De Black Dyke Band viert dit jaar haar 150ste verjaardag. Al zijn ze daarmee lang niet de oudste nog bestaande Britse brassband, ze hebben wel met voorsprong het meest imposante palmares: de band won liefst 28 keer de British Open sedert 1853, 20 keer de Britse Nationale Kampioenschappen sinds 1900 en elfmaal de Europese op 28 edities. Black Dyke is een beetje het Real Madrid van de brassbands: een jaar zonder trofee is een mislukt jaar. Tegelijk is spelen bij Black Dyke de natte droom van zowat elke brassbandmuzikant. Anderhalf jaar geleden verliet sopraancornettist Peter Roberts droogjes de YBS Band nadat hij mee zeven van hun negen Europese titels had gewonnen, omdat "iedereen nu eenmaal droomt van Black Dyke".

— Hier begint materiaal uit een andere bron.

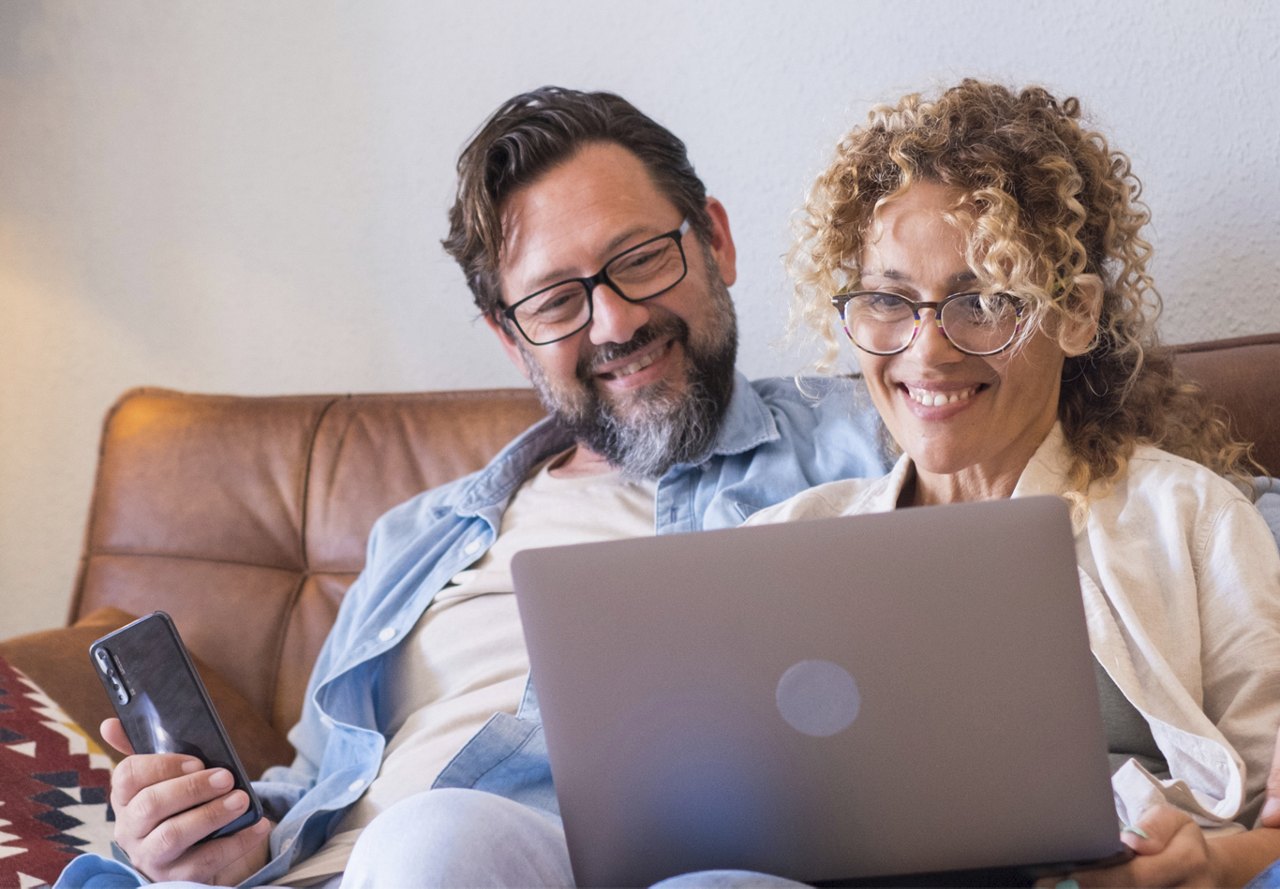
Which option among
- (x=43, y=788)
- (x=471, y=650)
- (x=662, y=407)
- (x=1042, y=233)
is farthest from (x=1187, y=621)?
(x=43, y=788)

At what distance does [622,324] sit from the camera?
5.24 feet

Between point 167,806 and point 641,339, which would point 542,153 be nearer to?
point 641,339

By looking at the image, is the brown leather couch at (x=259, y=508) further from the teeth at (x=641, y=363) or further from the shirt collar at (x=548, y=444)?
the teeth at (x=641, y=363)

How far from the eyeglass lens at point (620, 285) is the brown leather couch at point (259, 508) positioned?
23cm

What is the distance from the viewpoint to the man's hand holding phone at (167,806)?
1.22 metres

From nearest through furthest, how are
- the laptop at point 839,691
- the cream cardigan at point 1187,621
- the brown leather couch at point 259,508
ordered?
the laptop at point 839,691
the cream cardigan at point 1187,621
the brown leather couch at point 259,508

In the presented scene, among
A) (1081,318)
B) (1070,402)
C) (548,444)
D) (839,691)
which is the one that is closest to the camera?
(839,691)

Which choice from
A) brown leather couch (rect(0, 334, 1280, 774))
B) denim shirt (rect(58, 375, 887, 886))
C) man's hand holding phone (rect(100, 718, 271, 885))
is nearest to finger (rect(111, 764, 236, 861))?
man's hand holding phone (rect(100, 718, 271, 885))

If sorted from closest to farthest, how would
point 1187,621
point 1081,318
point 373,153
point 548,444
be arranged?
1. point 1187,621
2. point 1081,318
3. point 548,444
4. point 373,153

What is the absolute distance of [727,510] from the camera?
1515mm

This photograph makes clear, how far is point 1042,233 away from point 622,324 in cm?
58

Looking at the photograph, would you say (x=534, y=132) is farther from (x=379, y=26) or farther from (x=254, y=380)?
(x=254, y=380)

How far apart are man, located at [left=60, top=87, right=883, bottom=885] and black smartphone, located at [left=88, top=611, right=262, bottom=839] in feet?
0.59

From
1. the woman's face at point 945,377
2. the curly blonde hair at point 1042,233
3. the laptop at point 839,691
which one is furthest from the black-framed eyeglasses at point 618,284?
the laptop at point 839,691
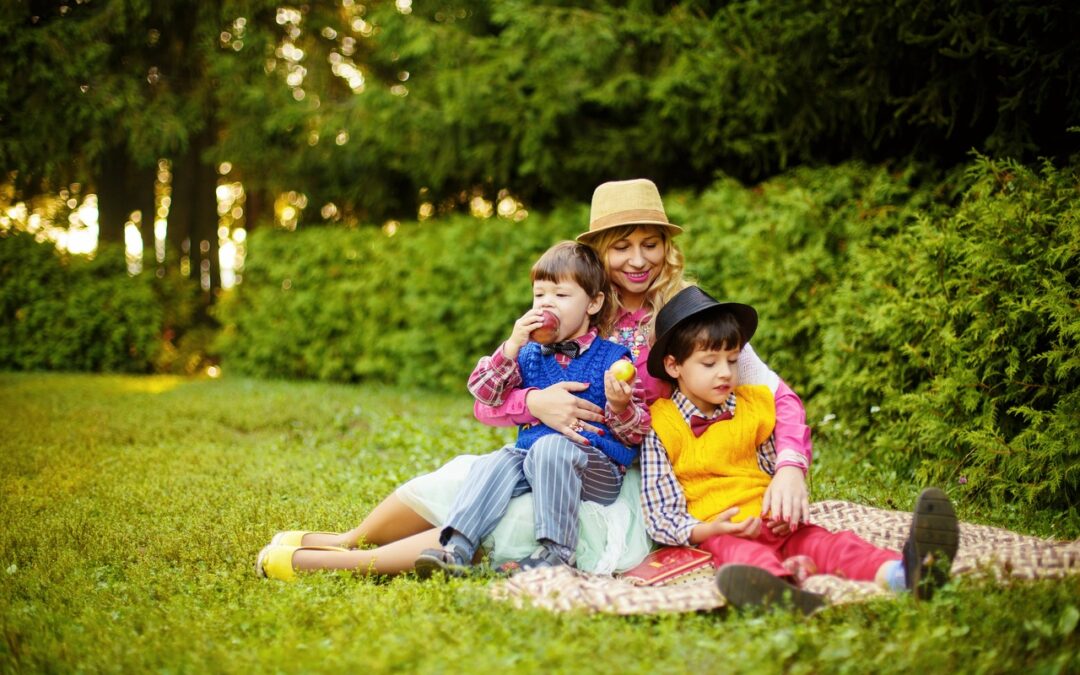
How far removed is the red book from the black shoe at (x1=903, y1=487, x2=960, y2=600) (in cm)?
77

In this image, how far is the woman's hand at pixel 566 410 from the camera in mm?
3541

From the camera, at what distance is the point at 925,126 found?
6531mm

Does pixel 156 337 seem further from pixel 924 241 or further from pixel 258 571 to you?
pixel 924 241

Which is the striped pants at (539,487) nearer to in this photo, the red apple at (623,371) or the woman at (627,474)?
the woman at (627,474)

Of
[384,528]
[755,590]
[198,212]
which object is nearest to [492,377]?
[384,528]

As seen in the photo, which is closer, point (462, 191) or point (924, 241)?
point (924, 241)

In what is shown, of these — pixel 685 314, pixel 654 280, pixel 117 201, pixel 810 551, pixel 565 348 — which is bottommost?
pixel 810 551

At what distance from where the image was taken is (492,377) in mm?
3646

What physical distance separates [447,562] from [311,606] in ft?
1.83

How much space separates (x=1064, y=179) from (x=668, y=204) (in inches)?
159

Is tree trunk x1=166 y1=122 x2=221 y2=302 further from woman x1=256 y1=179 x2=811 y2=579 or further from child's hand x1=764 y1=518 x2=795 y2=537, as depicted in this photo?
child's hand x1=764 y1=518 x2=795 y2=537

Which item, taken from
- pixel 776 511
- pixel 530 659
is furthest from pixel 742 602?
pixel 530 659

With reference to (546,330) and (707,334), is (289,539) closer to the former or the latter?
(546,330)

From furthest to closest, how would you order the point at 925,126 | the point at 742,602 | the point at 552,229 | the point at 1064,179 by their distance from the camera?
the point at 552,229 → the point at 925,126 → the point at 1064,179 → the point at 742,602
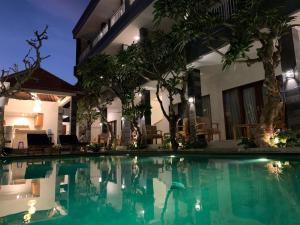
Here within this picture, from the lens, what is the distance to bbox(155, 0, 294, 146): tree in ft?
20.6

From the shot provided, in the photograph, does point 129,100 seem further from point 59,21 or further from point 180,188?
point 59,21

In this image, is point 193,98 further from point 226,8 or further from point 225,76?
point 226,8

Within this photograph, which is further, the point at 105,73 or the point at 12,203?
the point at 105,73

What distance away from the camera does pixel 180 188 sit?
301 centimetres

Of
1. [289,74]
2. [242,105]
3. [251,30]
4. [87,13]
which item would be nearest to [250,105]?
[242,105]

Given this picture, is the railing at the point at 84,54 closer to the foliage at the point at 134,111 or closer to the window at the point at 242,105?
the foliage at the point at 134,111

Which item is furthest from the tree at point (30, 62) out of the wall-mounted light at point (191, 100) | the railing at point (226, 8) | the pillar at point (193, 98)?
the railing at point (226, 8)

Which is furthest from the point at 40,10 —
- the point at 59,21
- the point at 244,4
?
the point at 244,4

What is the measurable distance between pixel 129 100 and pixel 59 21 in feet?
159

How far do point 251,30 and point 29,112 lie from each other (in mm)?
14891

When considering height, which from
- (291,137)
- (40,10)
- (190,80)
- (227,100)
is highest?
(40,10)

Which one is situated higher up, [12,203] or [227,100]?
[227,100]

Naast 'Jewels In The Crown' verschijnen er naar aanleiding van deze verjaardag ook een boek en een dvd. Het boek en de driedelige cd (waarvan de drie schijfjes het uitzicht van een fonoplaat meekregen) geven een imposant overzicht van de geschiedenis van de band. Voor de cd kozen ze niet om nieuwe versies van het oude repertoire op te nemen. Liever wilden ze van deze jubileumuitgave tegelijk een eerbetoon maken aan enkele illustere voorgangers, vandaar de keuze voor de vroegere opnames. Uit de uitvoerige hoesinformatie leren we dat brassbands vroeger wel commercieel belang hadden: doorheen de jaren werden de platen uitgegeven bij o.a. Regal, His Master's Voice, EMI en Decca maar die tijd is helaas voorbij. Cd 1, 'The Heritage' bevat historische opnames uit de periode 1903-1964. Deel 2 kreeg als titel 'The Vintage Contesting Years' en belicht de jaren 1967 tot 1986, toen de band werkelijk op haar hoogtepunt zat. Het derde deel ten slotte loopt van 1986 tot vandaag en heet 'Ever-Widening Horizons'.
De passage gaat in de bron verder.